• [Task details] Could you please repeat the entries below word for word, with the images left out?

**** Data records

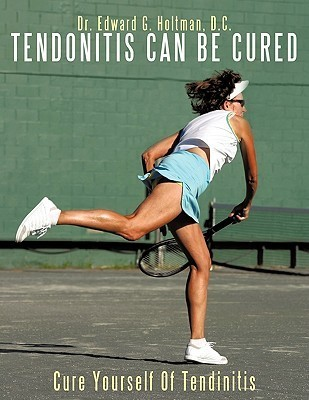 Cure Yourself of Tendinitis  by  Edward G. Holtman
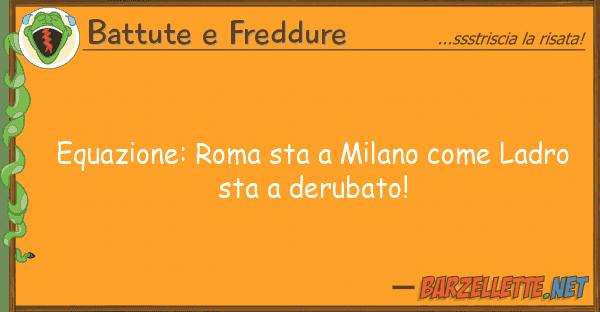 Battute e Freddure equazione: roma sta milano ladro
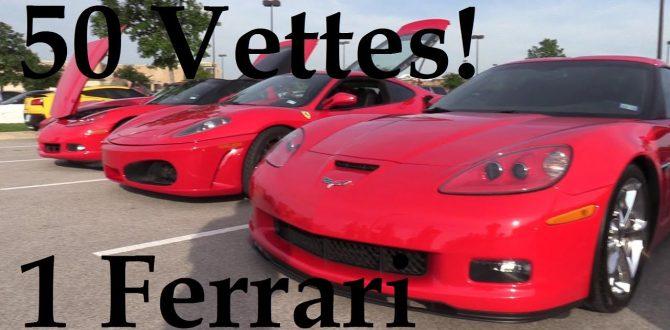 50 Corvettes and 1 Ferrari, plus I got cut off again!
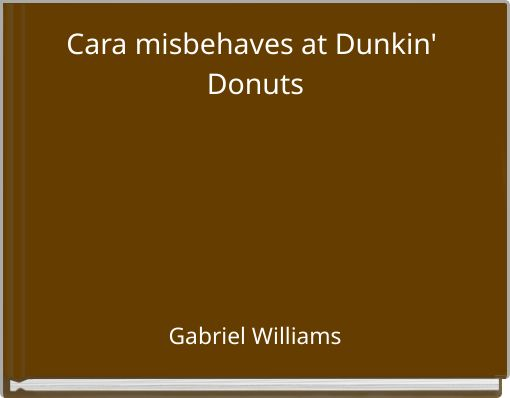 Cara misbehaves at Dunkin' Donuts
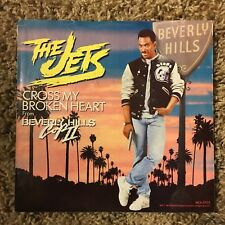 The Jets - Cross My Broken Heart Beverly Hills Cop II picture sleeve 45 rpm 1987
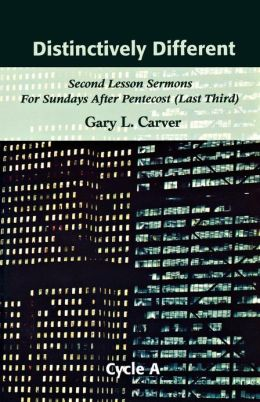 Distinctly Different: Second Lesson Sermons for Sundays after Pentecost (Last Third), Cycle A
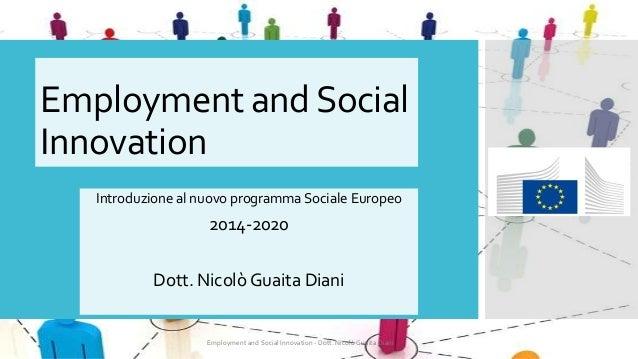 Employment and Social Innovation Introduzione al nuovo programma Sociale Europeo  2014-2020 Dott. Nicolò Guaita Diani  Emp...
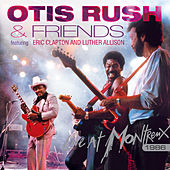 Live At Montreux 1986 (Feat. Eric Clapton and Luther Allison) von Otis Rush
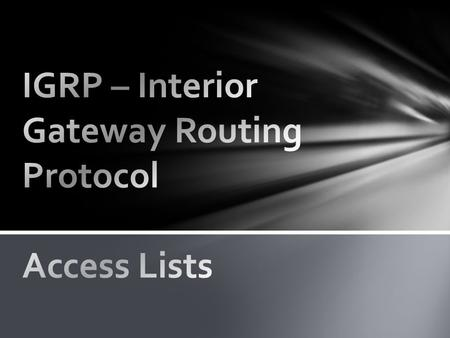 Interior Gateway Routing Protocol (IGRP) is a distance vector interior routing protocol (IGP) invented by Cisco. It is used by routers to exchange routing.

********

• [Your solution]
 Cure Yourself of Tendinitis  by  Edward G. Holtman
 Battute e Freddure equazione: roma sta milano ladro
 50 Corvettes and 1 Ferrari, plus I got cut off again!
 Cara misbehaves at Dunkin' Donuts
 The Jets - Cross My Broken Heart Beverly Hills Cop II picture sleeve 45 rpm 1987
 Distinctly Different: Second Lesson Sermons for Sundays after Pentecost (Last Third), Cycle A
 Employment and Social Innovation Introduzione al nuovo programma Sociale Europeo  2014-2020 Dott. Nicolò Guaita Diani  Emp...
 Live At Montreux 1986 (Feat. Eric Clapton and Luther Allison) von Otis Rush
 Interior Gateway Routing Protocol (IGRP) is a distance vector interior routing protocol (IGP) invented by Cisco. It is used by routers to exchange routing.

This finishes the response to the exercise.